Thursday, April 17, 2014

20140417.0927

There has been much talk about this being Palindrome Week, in which the dates of the days read the same backwards as forwards. The only problem with the idea, of course, is that it depends on a specific date format, and not all people record the days in the same way. (I am restricting this discussion to the CE calendar*, of course; those who count their years as Anno Mundi or Anno Hegirae, or in the Saka Calendar, or others, will have completely different understandings.) It relies on the month/day/year notation style, the reduction of all items to Arabic numerals, and ignoring punctuation. The assumed common practices are not in place, even within the same year-numbering.
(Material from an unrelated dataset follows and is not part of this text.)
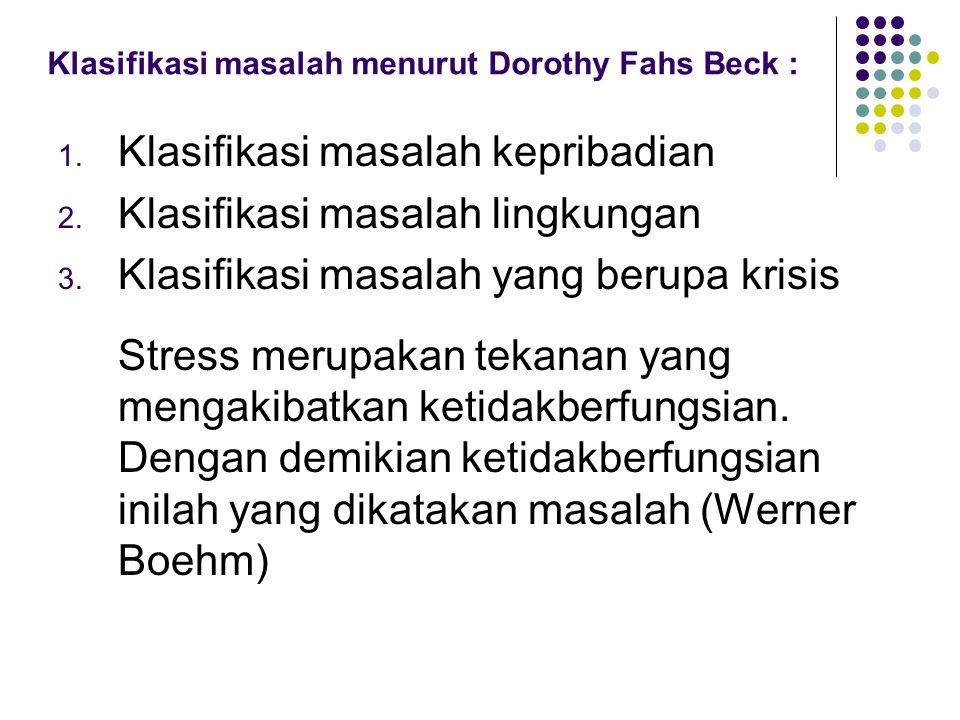 Klasifikasi masalah menurut Dorothy Fahs Beck :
For example, the order of notation is flexible. Not all people would write today's date as 4/17/14. I do not in this webspace, counting the days as a single number listing the year, then the month, then the day--a notation style I borrow from now-retired professor Dave Sebald of the University of Texas at San Antonio and find quite useful in keeping digital records. More common is the dating style I recommend to my students in their writing and citation, the international norm of listing day, then month, then year; such notation calls today 17 April 2014 or, if numbers are to be used, 17/4/14. Neither the international style nor my blog-dating is palindromic; 20140417 and 71404102 are not the same, nor are 17/4/14 and 41/4/71. Indeed, both refer to a date that cannot exist in the current CE calendar; the year, we may reach, but there are no forty-one day months and there is no forty-first month.
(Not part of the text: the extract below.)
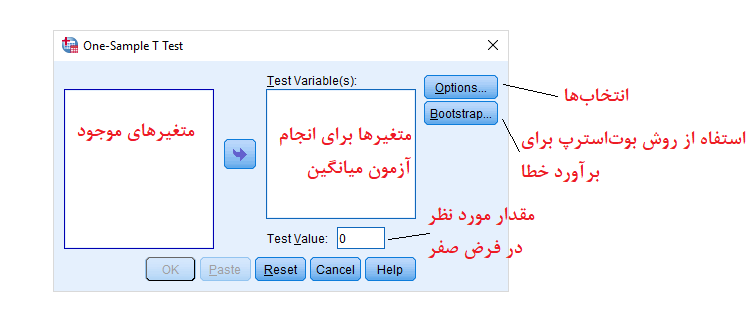 one sample t test dialog box in spss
Again, assuming that the dates of the days are palindromic requires that all parts of the days be reduced to Arabic numerals--and that the numbers be somewhat truncated. Above, I write the date as 17 April 2014; its reverse, 4102 lirpA 71, makes blasted little sense, so keeping the wording in place prevents a palindrome from being possible. Too, calling today 4/17/14 neglects the century and the millennium, and while they change rarely enough that setting them aside can be perhaps forgiven, I am one who remembers the panic about the first digit of the four-digit number of the year changing. (I am still amused by it, in fact.) Fifteen years is not so long a time to have forgotten the way people acted in their folly, particularly when seeking to avoid further folly.

Too, and perhaps it is only because I teach English that this attracts my attention, reading the date as a palindrome means that the non-numerical marks in the notation--the punctuation--must be ignored. Going back to the assumed-to-work notation, 4/17/14, and reversing it with all the marks that must be made in place produces 41/71/4. The divisions of the numbers change, and forty-one does not equal four, nor seventy-one seventeen, nor yet four fourteen. Even at a simple, taken-at-a-glance level, the palindrome idea does not really work out. Added to the more substantive faulty assumptions, it suggests that those who trumpet the "palindromic" dates in place may do well to look a bit more closely at what it is that they do and say--as we all ought.

*CE, or Common Era, does line up with the Dionysian and Gregorian systems of year-numbering, and so it retains overtones of a long-held Christian world-view with which many will take issue. The problem with the BC/AD notation, however, is that it ostensibly takes the Nativity as Year 1, but the Nativity took place in a different year. BC/AD is inaccurate by its own logic, but the numbers have been in use for so long that it would be impractical to go back and "correct" them all--hence a justification for retaining the number and changing the label. Admittedly, though, there are still colonialist attitudes embedded in the thing...It seems there is more that needs fixing.